Soljenitsyne est l'un des fil rouge de votre livre. En quoi est-il représentatif d'une partie de l'âme russe?

La figure d'Alexandre Soljenitsyne est intéressante à plusieurs égards. D'abord parce qu'il est étonnamment - et injustement - oublié aujourd'hui, alors qu'il est l'une des rares figures intellectuelles du XXème siècle à ne s'être jamais trompé dans ses combats politiques, ce qui est suffisamment rare pour le souligner.

Ensuite parce qu'il a fait, en effet, l'objet d'un grand malentendu en Occident. Ses œuvres «Une journée d'Ivan Denissovitch» (1962), «Le Premier cercle» (1968) et surtout «L'Archipel du Goulag» (1973), révélant au monde entier les atrocités commises par les soviétiques dans les camps, ont fait de lui la principale figure de l'opposition intellectuelle et politique au régime soviétique.
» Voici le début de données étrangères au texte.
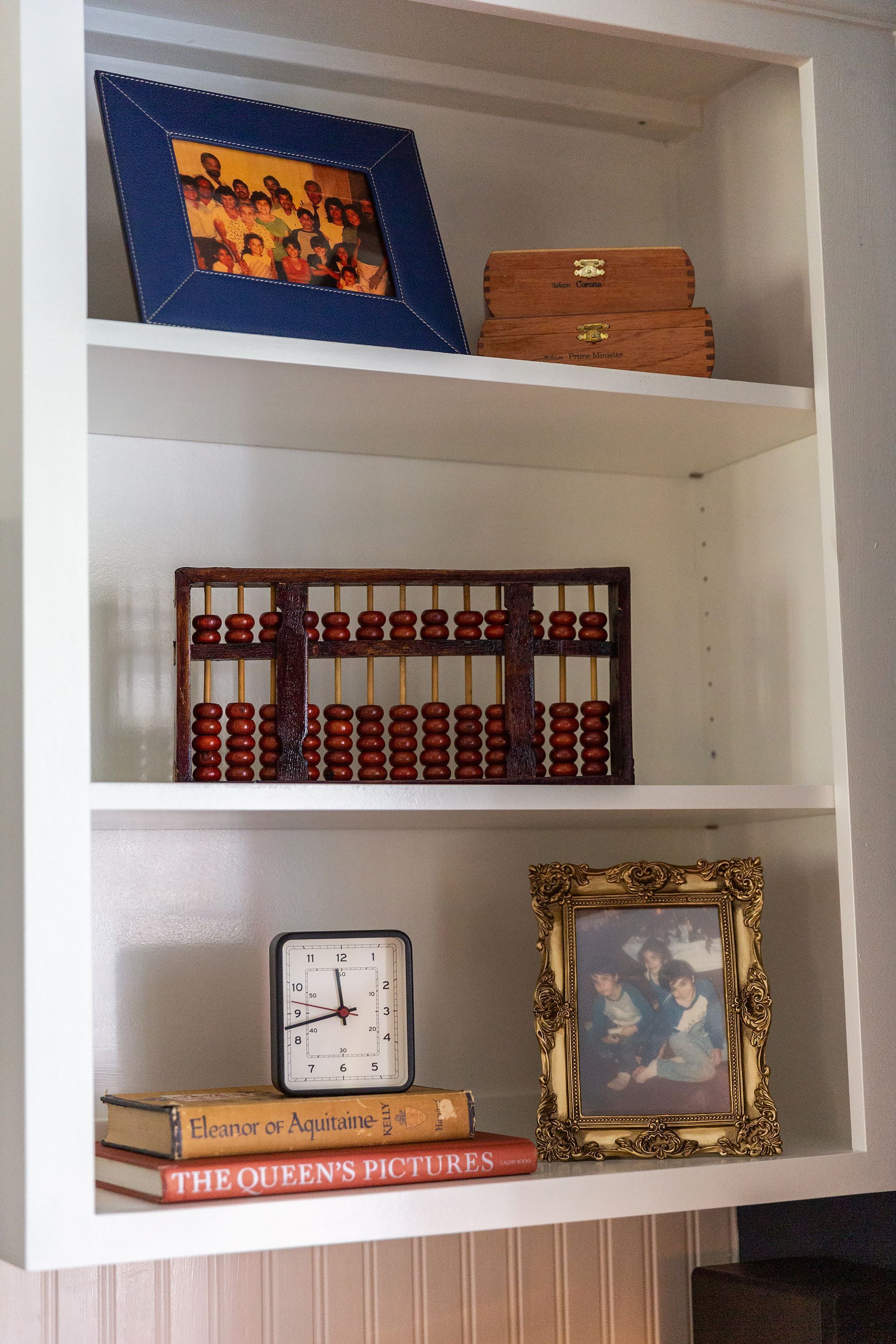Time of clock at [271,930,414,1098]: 11:42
Accusé de trahison dans son propre pays, il est parti en exil en Suisse puis aux Etats-Unis. Mais voilà, et c'est le cœur du malentendu dont je parle dans mon livre: Soljenitsyne ne s'opposait pas au régime soviétique au nom des droits de l'homme ou au nom du «monde libre». Il n'avait pas choisi le camp occidental contre le camp soviétique. Il s'opposait à l'URSS parce qu'il s'agissait pour lui d'un régime corrompu, matérialiste, violent, niant la dimension spirituelle propre à chaque homme. Il s'y opposait au nom de sa foi orthodoxe et au nom de la grande histoire nationale russe.


Et c'est justement ce même attachement aux racines et à la dimension spirituelle de l'existence qui l'amena à s'opposer violemment au modèle libéral occidental à plusieurs occasions, notamment dans un célèbre discours devant les étudiants de Harvard en 1978 où il dénonça la dérive matérialiste de l'Occident, les ravages de son modèle capitaliste et surtout son obsession pour les droits individuels au détriment des valeurs traditionnelles comme l'honneur, la noblesse ou encore le sens du sacrifice. Soljenitsyne croyait à la possibilité d'une troisième voie entre le libéralisme occidental et les totalitarismes soviétiques ou fascistes, une troisième voie fondée sur l'enracinement et l'auto-restriction des hommes comme des nations. Il me semble qu'aujourd'hui, peut-être plus que jamais, ce message mérite d'être entendu.